En termes de perspectives, le Conseiller du Ministre en charge des mines rappelle en disant « nous avons des défis importants à relever, notamment la construction d’un Laboratoire national de la géologie de référence internationale pour certifier la qualité des minerais qui sort du territoire guinéen ». D’autant que, relève-t-il, « la qualité du minerai est un paramètre clef qui intervient non seulement dans le calcul de la taxe minière mais aussi le prix de référence de la bauxite. La maîtrise parfaite de la qualité et la quantité du minerai qui sort du territoire guinéen, permet de sécuriser considérablement les revenus miniers de la Guinée ».
Toujours à propos de cet outil tant réclamé, en croire M. Kourouma, « le Ministère des Mines et de la Géologie est actuellement en discussion avancée avec les partenaires techniques et financiers pour doter la Guinée d’un laboratoire national moderne de la géologie de référence internationale et aussi, investir dans la recherche géologique à l’échelle 1/50 000 pour l’amélioration de la connaissance géologie du sous-sol de la Guinée ».

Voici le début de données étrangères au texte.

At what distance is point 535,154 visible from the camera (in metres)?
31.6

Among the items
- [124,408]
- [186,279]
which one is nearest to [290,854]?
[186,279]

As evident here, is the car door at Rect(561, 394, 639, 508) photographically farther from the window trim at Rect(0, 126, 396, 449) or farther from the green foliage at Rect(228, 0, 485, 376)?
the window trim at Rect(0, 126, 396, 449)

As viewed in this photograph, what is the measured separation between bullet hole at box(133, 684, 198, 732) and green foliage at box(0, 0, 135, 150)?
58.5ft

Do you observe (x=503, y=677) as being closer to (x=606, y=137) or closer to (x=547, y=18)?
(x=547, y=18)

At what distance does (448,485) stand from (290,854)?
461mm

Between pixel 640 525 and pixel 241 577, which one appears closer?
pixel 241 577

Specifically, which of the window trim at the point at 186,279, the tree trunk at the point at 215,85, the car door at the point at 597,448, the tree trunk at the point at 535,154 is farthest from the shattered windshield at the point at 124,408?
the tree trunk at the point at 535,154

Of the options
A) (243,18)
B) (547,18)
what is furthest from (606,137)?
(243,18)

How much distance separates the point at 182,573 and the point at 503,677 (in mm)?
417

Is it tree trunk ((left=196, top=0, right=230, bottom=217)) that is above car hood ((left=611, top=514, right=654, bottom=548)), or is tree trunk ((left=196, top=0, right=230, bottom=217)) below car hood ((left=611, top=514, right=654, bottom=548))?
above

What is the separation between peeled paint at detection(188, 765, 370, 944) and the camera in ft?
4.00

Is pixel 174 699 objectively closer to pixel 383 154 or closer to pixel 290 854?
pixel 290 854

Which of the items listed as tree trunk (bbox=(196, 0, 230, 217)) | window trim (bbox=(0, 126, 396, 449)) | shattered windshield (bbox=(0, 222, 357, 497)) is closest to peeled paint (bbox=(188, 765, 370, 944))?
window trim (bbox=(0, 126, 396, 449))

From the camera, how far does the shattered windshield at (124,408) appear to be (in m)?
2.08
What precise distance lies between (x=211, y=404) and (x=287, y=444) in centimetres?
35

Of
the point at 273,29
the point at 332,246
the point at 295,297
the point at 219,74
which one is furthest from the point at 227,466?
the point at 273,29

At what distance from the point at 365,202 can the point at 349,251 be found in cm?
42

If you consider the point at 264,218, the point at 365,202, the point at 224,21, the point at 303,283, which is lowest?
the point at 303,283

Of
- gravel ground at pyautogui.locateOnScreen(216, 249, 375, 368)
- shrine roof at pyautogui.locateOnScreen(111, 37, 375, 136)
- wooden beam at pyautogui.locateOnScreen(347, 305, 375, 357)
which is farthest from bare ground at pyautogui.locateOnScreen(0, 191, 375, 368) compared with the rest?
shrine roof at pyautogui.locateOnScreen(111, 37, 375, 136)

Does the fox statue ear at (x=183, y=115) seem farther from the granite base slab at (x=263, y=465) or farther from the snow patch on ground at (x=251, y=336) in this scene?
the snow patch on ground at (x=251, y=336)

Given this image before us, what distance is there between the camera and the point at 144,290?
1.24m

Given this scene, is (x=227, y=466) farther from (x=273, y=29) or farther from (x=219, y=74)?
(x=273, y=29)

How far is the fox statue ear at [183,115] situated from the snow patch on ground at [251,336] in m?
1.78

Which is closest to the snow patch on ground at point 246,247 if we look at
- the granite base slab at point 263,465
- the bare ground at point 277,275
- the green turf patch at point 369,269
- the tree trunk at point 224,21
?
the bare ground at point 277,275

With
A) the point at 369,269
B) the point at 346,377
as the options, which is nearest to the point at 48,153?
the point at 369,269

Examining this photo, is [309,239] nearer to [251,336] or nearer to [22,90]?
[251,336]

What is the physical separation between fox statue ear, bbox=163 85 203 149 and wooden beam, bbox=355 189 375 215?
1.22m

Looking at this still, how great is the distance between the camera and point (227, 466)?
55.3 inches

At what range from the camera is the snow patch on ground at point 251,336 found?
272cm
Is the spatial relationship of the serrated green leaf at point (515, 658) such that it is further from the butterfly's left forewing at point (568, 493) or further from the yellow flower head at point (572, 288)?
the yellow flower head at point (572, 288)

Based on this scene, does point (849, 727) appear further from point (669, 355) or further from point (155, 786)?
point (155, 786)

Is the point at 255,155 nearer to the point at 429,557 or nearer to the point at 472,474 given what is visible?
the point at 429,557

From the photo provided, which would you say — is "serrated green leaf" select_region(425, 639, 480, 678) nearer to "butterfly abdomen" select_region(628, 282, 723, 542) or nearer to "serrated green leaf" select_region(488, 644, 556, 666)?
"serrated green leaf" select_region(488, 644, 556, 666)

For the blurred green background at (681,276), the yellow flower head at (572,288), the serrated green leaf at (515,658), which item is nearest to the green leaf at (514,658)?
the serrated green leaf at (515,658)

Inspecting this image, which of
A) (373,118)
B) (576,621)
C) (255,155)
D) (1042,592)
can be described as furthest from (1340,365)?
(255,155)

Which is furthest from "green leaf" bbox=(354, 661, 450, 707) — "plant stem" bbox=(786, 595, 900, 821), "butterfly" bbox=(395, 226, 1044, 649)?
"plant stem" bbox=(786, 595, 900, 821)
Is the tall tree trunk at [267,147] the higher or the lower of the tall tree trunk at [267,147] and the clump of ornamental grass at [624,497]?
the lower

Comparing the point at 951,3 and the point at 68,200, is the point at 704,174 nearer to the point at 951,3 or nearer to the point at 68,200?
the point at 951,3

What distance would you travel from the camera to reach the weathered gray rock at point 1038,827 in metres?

En attendant, « grâce à l’appui technique et financier de la GIZ, 28 agents du bureau des évaluateurs ont été formés sur la méthode Draft Survey ou du Tirant d’eau, internationalement reconnue dans le cadre du contrôle de la quantité et qualité des produits miniers destinés à l’exportation », informe-t-il. Et d’annoncer que « …sous le leadership du Ministre des Mines et de la Géologie, M. Moussa MAGASSOUBA, ce bureau des évaluateurs a été érigé en Direction Générale compte tenu de son importance sur la sécurisation des revenus miniers ». Avec pour objectif, « de rehausser ce nombre à 100 agents avec l’appui et le soutien direct du Président de la République pour permettre le contrôle accru des produits miniers à l’exportation ».
Autre nouveauté, « le Ministère des Mines et de la Géologie travaille activement pour l’opérationnalisation effective de toutes les directions préfectorales des mines à l’intérieur du pays, en plus des missions de contrôles et de suivi qui se font de plus en plus fréquentes », indique M. Yakouba Kourouma. Et d’ajouter dans le même sillage « pour Monsieur le Ministre des Mines et de la Géologie, l’administration minière doit être fortement représentée à l’intérieur du pays pour le suivi rigoureux des sociétés et projets miniers évoluant dans toutes les préfectures de la Guinée ».
Rendez-vous donc dans quelques mois, pour faire le point sur toutes ces ambitions dans la nouvelle administration minière.